Performance of Haskell Array libraries through Canny edge detection

Intro

How many implementations of Canny edge detection do we have in Haskell? How fast are they and which array libraries are responsible for their performance? These are the questions I'll try to answer in this blog post.

Preface

I am currently working on getting Haskell Image Proceesing library, aka HIP, to be faster, better, friendlier and more correct than it is today. The biggest change is the rewrite with massiv library instead of current implementation that uses repa and vector. One of the algorithms I'd like to add in the process of working on this transition is Canny edge detection. Which also seems like a great algorithm to use for comparing performance of libraries that can do array processing in Haskell, so that's what I did and that is exactly what this blog post is about.

Implementations

In pure Haskell I only found two implementations of Canny edge detection algorithm. If there is one that I missed, please let me know. One was written by Ben Lippmeier for the repa project and another one by Raphael Javaux for his image processing library friday. That would be sad if that was all to it, but there are at least three other implementations that I know of, which all seem to be modified versions of Ben's implementation that work for other libraries, including mine. This is really great, because we have very similar looking implementations of the same algorithm that use totally different libraries and produce nearly identical results. This allows me to write reliable and objective benchmarks, because I personally didn't take part in neither of those implementations, except the variant for massiv, of course, since that is the library I authored.
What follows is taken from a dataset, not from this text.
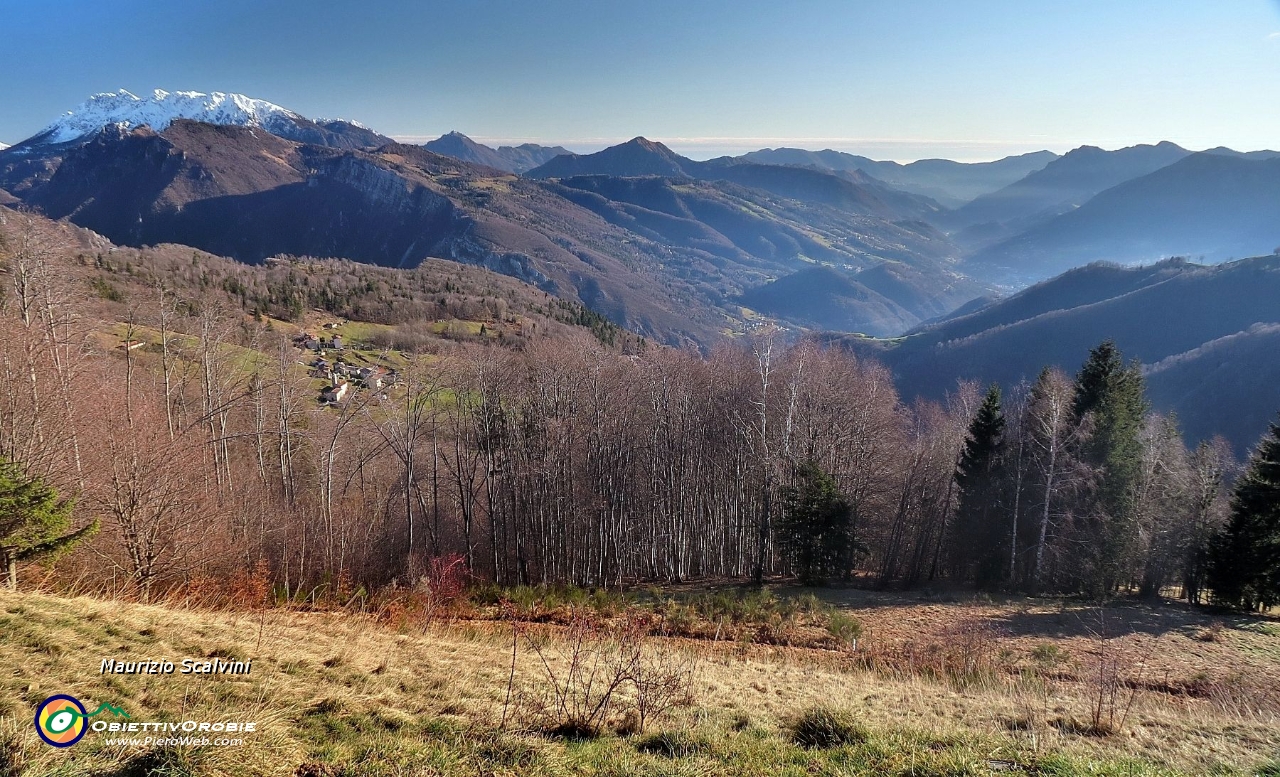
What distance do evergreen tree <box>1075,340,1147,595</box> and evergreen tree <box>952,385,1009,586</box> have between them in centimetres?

I only care about the code that runs on CPU, therefore GPU is completely outside of the scope of this post. Below is the list of implementations that I found:

repa - many thanks to Ben Lippmeier for writing it.
accelerate - thanks to Trevor L. McDonell
yarr - thanks to Roman Leventov
friday - thanks to Raphael Javaux

There are two other Canny edge detection implementations in other languages that are available in Haskell by the means of FFI: opencv and arrayfire. I'd really like to have benchmark comparison for them as well, but for now my focus was on pure Haskell.

Array Libraries

Few personal notes on the libraries in question:

massiv is the library that I wrote, which is a personal hobby that I picked up a few years ago and therefore it is always in active development. Naturally, I am very biased towards the library, so feel free to take that into consideration, but note that with respect to performance analysis I did my best to make the set up as fair as possible to all participants.
accelerate is also being active worked on. There is a whole research team from Ultrech University that is behind it. Constant improvements have a slightly negative affect on examples, which tend to lag behind a bit and prevented me from building all the necessary dependencies against master branch, but the newest version on hackage worked just fine. Important thing to note about this library is that its primary focus is to run Haskell code on GPUs, which is not something that I am utilizing here. The huge downside of this library in my opinion is that even if you only want your program to run on CPU you are still forced to use LLVM, which is not always trivial to setup. Another personal dislike I have is that it requires you to use a special DSL for the code you write, but it is a small price to pay for ability to run Haskell on a GPU.
repa seems to be in a very inactive mode with a few maintainers occasionally accepting patches and updating bounds of dependencies, but no new features are being developed. The initiative on the rewrite of next version of repa-4 a few years ago has stalled and is now bitrotting in the graveyard of unfinished projects.
yarr has been abandoned for a few years now and there is currently no version available that compiles with any GHC newer than 8.2. This fact posed a problem for me, because my own implementation works only on ghc 8.4 and up. So I had to spend a bit of time and patch old version of its dependency fixed-vector just so I can write some criterion benchmarks. The author Roman Leventov abandoned the project many years ago and the new maintainer Dominic Steinitz does not have enough interest to invest his time to actively improve the library. That said, I am sure he will not make you wait if you submit a PR with some improvements. At least that's my take on it.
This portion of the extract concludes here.